E é também curioso que seja nesta encruzilhada que a vemos. Esse momento (quase) final, que ficará na memória de quem se deslocou ao Coliseu dos Recreios para a primeira de três noites na sala lisboeta (seguem-se Porto a 22 e Vila Real a 23), lembra-nos o quanto o concerto de Sara Correia passa por diferentes zonas, trabalhadas como distintos actos de uma peça de teatro, seguindo um admirável guião de espectáculo, em que reportório, cenário e desenho de luzes propõem um caminho definido – mas não sem os seus altos e baixos. E encruzilhada porque este lugar de fados tradicionais, canções com perfil fadista e outras já que se acercam da pop, com arranjos mais ou menos certeiros, faz de Sara Correia um caso particular na música portuguesa. Apresenta-se em palco, por isso, dizendo-se “inteiramente eu”. “Aprendi que sou muito mais feliz sem preconceitos, sem vergonha nenhuma”, partilha com o seu público. E, também aqui, é justo que assim se apresente, tão autêntica a cantar tradicionais, marchas ou Chelas, a tal canção rasante à pop sob a influência do hip-hop.

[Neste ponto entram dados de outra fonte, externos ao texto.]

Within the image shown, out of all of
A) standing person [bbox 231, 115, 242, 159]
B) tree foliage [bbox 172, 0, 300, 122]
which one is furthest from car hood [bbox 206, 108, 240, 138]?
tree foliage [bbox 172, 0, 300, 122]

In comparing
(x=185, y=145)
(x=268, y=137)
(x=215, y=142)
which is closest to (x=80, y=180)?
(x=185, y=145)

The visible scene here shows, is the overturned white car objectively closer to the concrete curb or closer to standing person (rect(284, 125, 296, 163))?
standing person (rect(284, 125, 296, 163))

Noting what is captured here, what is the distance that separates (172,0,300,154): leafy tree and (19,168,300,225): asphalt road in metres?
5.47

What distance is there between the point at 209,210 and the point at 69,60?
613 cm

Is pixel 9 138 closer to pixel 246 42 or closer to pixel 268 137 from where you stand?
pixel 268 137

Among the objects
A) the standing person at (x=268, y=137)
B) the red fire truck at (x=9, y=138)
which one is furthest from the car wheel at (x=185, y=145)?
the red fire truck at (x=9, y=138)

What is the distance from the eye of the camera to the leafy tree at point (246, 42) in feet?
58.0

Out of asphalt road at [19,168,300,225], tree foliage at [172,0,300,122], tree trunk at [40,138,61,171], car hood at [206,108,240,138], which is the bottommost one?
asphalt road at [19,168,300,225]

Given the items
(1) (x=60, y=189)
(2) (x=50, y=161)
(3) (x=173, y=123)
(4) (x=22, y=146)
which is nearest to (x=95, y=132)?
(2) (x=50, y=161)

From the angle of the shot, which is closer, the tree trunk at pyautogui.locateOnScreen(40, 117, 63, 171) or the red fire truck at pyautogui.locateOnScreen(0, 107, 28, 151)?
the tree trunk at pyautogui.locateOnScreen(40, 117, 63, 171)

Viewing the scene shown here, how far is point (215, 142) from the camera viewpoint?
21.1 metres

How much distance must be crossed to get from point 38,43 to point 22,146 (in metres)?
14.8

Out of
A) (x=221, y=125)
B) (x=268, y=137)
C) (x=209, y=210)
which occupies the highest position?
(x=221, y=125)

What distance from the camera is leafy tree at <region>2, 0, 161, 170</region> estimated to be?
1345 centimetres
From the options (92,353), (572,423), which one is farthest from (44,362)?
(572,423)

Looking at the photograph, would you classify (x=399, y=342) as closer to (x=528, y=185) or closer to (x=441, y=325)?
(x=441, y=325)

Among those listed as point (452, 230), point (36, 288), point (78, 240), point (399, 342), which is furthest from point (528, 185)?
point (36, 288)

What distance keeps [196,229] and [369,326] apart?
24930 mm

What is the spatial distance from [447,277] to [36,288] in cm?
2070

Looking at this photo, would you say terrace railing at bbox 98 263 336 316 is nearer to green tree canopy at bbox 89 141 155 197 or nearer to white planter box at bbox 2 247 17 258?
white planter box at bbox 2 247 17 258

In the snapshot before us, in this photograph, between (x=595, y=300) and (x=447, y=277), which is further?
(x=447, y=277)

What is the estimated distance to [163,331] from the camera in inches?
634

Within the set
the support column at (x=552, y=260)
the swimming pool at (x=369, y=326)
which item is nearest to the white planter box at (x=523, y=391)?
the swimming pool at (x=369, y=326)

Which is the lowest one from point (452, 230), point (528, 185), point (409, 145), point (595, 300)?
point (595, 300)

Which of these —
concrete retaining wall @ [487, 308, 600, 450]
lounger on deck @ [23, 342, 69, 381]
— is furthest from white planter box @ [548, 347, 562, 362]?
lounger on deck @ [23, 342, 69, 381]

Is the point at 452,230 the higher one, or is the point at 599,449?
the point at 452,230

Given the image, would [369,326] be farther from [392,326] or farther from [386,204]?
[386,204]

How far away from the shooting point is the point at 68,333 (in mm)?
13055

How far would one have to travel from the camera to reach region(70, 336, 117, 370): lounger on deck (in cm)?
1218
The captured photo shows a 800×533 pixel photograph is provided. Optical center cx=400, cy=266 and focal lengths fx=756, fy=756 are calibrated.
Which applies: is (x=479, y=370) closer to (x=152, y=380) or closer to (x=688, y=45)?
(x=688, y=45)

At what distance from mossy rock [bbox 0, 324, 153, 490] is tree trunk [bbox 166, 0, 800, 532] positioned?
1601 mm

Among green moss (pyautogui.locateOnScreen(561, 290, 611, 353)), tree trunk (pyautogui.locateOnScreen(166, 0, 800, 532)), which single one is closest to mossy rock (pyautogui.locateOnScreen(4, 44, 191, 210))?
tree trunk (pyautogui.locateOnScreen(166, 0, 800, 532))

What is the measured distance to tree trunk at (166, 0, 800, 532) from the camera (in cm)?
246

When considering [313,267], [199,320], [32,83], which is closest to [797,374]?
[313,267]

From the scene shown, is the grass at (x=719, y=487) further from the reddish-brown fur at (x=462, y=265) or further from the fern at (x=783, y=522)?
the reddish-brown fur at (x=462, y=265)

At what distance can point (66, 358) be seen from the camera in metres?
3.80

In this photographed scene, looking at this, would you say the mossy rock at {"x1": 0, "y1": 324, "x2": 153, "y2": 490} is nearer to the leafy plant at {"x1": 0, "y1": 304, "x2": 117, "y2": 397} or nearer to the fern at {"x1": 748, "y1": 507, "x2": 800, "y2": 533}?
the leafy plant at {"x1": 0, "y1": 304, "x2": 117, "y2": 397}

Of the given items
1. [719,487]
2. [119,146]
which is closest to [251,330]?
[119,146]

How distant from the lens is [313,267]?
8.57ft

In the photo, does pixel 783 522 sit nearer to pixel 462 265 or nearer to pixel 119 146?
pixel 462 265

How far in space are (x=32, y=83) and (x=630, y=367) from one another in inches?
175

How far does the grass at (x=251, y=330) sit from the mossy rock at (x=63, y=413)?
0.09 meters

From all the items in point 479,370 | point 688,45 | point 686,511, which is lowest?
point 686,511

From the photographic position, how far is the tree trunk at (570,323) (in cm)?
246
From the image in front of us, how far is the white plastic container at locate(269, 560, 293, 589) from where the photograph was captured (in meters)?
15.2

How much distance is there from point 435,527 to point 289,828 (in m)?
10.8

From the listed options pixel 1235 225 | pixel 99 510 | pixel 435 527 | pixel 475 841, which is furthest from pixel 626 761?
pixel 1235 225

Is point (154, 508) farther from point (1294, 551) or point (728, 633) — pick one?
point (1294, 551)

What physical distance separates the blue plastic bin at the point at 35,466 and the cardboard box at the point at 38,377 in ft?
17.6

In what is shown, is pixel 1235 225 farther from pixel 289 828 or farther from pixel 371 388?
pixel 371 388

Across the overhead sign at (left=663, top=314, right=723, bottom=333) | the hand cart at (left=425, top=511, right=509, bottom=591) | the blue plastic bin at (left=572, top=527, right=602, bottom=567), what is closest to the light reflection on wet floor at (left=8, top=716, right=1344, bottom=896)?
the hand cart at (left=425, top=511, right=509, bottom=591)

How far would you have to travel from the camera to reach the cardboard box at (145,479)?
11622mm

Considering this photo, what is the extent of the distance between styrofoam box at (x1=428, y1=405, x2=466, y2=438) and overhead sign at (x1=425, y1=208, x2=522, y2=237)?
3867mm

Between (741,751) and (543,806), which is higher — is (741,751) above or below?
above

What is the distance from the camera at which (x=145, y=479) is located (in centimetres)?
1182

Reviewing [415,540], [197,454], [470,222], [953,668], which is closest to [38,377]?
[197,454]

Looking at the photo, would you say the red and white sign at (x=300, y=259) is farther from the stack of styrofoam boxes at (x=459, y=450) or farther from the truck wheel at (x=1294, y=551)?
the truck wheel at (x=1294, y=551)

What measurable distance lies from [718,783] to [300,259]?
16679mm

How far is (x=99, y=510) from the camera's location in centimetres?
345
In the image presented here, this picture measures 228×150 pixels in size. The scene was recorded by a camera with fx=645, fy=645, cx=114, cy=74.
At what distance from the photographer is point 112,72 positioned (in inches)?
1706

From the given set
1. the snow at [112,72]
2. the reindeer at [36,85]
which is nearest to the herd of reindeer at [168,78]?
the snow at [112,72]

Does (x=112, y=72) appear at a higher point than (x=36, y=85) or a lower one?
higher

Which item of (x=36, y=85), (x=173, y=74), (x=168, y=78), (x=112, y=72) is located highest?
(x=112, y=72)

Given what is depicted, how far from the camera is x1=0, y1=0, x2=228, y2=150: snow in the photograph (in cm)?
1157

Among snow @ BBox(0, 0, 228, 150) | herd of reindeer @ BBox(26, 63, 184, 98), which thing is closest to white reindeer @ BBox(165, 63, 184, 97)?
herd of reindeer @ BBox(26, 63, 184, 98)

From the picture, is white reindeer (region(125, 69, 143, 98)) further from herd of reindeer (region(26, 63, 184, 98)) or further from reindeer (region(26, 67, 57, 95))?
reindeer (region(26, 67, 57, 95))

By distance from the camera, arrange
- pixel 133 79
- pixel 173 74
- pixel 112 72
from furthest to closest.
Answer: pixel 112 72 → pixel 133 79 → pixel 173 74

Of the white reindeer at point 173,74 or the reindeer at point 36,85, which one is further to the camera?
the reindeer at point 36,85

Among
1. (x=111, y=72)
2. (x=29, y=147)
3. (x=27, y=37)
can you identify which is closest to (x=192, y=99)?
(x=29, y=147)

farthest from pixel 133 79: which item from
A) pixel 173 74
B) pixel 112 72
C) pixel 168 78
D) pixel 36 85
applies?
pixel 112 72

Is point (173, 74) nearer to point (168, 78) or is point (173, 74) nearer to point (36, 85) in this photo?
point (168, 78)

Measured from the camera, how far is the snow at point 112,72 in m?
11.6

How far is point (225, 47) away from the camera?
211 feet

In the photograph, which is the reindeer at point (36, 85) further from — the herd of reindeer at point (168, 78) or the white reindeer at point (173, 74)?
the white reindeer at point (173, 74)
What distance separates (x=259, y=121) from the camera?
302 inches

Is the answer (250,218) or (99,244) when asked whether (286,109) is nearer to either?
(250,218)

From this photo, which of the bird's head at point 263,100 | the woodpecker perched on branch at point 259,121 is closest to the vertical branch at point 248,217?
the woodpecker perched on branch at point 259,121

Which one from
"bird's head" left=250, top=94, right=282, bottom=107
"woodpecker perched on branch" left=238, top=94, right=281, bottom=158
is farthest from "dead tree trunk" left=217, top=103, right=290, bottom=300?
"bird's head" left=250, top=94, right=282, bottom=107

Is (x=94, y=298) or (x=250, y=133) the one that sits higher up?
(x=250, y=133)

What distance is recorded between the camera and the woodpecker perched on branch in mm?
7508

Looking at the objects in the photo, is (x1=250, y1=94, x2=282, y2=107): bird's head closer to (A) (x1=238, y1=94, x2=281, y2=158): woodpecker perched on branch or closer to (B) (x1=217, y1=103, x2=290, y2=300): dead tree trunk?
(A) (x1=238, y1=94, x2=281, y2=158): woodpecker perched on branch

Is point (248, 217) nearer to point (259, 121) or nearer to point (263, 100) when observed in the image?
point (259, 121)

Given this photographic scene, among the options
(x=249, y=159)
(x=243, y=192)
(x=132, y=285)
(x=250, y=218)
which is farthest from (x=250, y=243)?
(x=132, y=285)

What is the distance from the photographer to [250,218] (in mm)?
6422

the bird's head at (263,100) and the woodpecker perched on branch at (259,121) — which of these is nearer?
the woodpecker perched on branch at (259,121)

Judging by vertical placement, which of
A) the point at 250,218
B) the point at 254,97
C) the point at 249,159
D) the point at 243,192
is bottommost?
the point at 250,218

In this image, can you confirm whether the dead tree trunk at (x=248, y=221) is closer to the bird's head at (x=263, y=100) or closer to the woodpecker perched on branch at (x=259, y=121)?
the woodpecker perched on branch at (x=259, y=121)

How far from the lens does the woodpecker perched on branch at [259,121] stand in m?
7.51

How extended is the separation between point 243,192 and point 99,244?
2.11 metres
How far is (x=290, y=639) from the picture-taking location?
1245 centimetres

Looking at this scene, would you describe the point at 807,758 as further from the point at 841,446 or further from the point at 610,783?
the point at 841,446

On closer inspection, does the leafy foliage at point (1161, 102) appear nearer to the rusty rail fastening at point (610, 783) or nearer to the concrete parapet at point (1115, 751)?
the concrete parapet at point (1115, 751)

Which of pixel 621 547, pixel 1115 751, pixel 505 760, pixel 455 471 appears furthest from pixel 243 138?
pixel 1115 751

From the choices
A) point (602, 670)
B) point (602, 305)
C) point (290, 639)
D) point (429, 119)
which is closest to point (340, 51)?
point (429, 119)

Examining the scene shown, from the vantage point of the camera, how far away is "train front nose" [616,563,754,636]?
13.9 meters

Só que nem todos os actos do concerto entregam a sua música com o mesmo impacto. O primeiro segmento, em que lhe ouvimos Porquê do fado, Tu ganhas sempre, Não se demore e Agora o tempo, é um exemplo cabal de um fado em que Sara Correia vem deixando a sua marca pessoal, boas composições, interpretadas com excelência, mas em que os arranjos se deixam armadilhar por uma bateria que resulta quando se apresenta mais minimalista e os boicota sempre que adopta um acompanhamento igual a qualquer outra canção pop – vulgarizando canções que não o mereciam. Até porque a exímia parceria entre a guitarra portuguesa de Ângelo Freire e a viola de Diogo Clemente tem balanço que chegue, e os efeitos que Freire aplica na guitarra são muito mais audazes e eficientes do que as percussões.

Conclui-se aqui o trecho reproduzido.